On Friday, the Centers for Disease Control and Prevention said it had identified a "handful" of patients who'd been hospitalized, released and then readmitted.
Indeed, a New York teen who died from the vaping-related illness had been hospitalized twice.
It's unclear why some patients aren't able to recover fully. It could be that the patient resumes vaping, but health officials say there are several other possibilities.
"It may be that the lung injury weakens the lungs to other insults, whether they're infectious or otherwise," Dr. Anne Schuchat, the CDC's principal deputy director, said on a call with reporters.
Or, she said, it may be that patients are weened off the steroids used to treat their injured lungs too quickly.
That's the exact reason doctors gave Anna Ware of Burleson, Texas, when she had to be readmitted after she'd previously been hospitalized with the lung illness linked to vaping.
Ware, 28, tells NBC News she started vaping within the past year as a way to quit smoking cigarettes. She admitted to vaping CBD oil and Juul e-cigarettes, as well as devices containing THC, the psychoactive ingredient in marijuana.
THC has been implicated in a majority of the cases nationwide. The Food and Drug Administration has received more than 700 samples of vape devices or e-liquid from patients for testing, but has so far been unable to link all of the cases to any single ingredient or product.
Health officials have also come up with a name for the illness: EVALI, an acronym for "e-cigarette or vaping product use associated lung injury."
It’s a degenerative lung disease I’ll have for the rest of my life
Ware started feeling extremely tired back in May, but she attributed the fatigue to being the mother of two children under 6.
But over the summer, her malaise evolved into a bad cough and daily vomiting.
"One day, I just couldn’t breathe any more," Ware said. "I thought I was having a panic attack."
Instead, Ware was diagnosed with pneumonia related to vaping and spent 12 days in the hospital. But within weeks of returning home, she was readmitted with a collapsed lung.
She insisted she did not resume vaping, and instead was forced to quit all forms of smoking cold turkey.
"I’m not smoking anything at all. I can’t. My lungs are so bad," she said.
Since the collapsed lung, Ware has been to the emergency room several more times and been diagnosed with pleurisy, a condition in which the linings of the lungs become inflamed.
She said doctors put her on strict bed rest for the next several months, especially during cold and flu season.
"It’s a degenerative lung disease I’ll have for the rest of my life," Ware said. "If I get a cold, I’ll end up back in the ICU."
Indeed, the vaping-related illnesses should be front and center on doctors' radars moving forward, public health officials said Friday.
Because investigators are learning about the life-threatening lung injuries in real time as patients get sick and are hospitalized, the CDC released guidance Friday for clinicians on identifying, treating and following patients.
Complicating matters for doctors is that vaping-related lung illnesses tend to have the exact same symptoms as sicknesses that typically spike during winter, such as flu and pneumonia: trouble breathing, cough, chest pain, extreme fatigue, fever, vomiting and diarrhea.
The CDC urged doctors to consider both typical lung infections caused by viruses or bacteria, as well as asking patients about vaping.
Patients "may have lung injury, they may have an infection, or they may have both," Dr.

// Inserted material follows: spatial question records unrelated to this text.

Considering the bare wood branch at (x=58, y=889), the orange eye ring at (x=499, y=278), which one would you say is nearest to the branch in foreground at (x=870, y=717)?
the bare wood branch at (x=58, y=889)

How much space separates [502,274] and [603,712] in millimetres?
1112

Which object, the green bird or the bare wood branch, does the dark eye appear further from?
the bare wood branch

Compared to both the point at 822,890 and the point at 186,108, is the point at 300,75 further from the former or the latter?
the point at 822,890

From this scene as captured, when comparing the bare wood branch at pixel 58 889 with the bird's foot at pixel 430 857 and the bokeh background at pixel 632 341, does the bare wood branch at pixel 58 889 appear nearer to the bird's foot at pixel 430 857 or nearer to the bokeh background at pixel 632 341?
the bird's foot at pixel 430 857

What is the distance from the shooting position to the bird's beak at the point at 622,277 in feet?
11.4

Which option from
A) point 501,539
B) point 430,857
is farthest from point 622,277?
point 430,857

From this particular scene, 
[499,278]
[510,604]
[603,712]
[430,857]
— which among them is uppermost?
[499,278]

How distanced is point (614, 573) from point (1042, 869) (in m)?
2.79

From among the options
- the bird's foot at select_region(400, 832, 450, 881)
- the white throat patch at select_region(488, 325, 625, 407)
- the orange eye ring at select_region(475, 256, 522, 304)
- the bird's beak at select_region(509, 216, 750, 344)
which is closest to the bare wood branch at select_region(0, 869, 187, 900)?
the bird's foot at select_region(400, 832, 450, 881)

Ram Koppaka, medical officer for the CDC's National Center for Immunization and Respiratory Diseases, said during the call.

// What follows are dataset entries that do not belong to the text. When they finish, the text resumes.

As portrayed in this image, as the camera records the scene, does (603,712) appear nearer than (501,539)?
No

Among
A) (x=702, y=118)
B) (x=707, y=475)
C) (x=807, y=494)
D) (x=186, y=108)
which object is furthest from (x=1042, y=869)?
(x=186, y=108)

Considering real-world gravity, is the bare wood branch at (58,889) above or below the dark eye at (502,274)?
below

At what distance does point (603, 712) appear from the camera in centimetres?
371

"It's really about clinicians maintaining a very high index of suspicion for both lung injury as well as infectious causes," he said.
Twenty-nine people have died from the illness, and other deaths are under investigation to determine whether they, too, should be counted among EVALI's victims. The age range of those who have died is quite broad: 17 to 75.
On Thursday, the CDC provided its weekly update on the number of cases it's confirmed nationwide: 1,299 in 49 states, plus Washington, D.C., and the U.S. Virgin Islands. Alaska is the only state that has reported no cases.
The numbers are sure to grow, as state health departments tell NBC News they've either confirmed or are investigating more than 1,700 cases.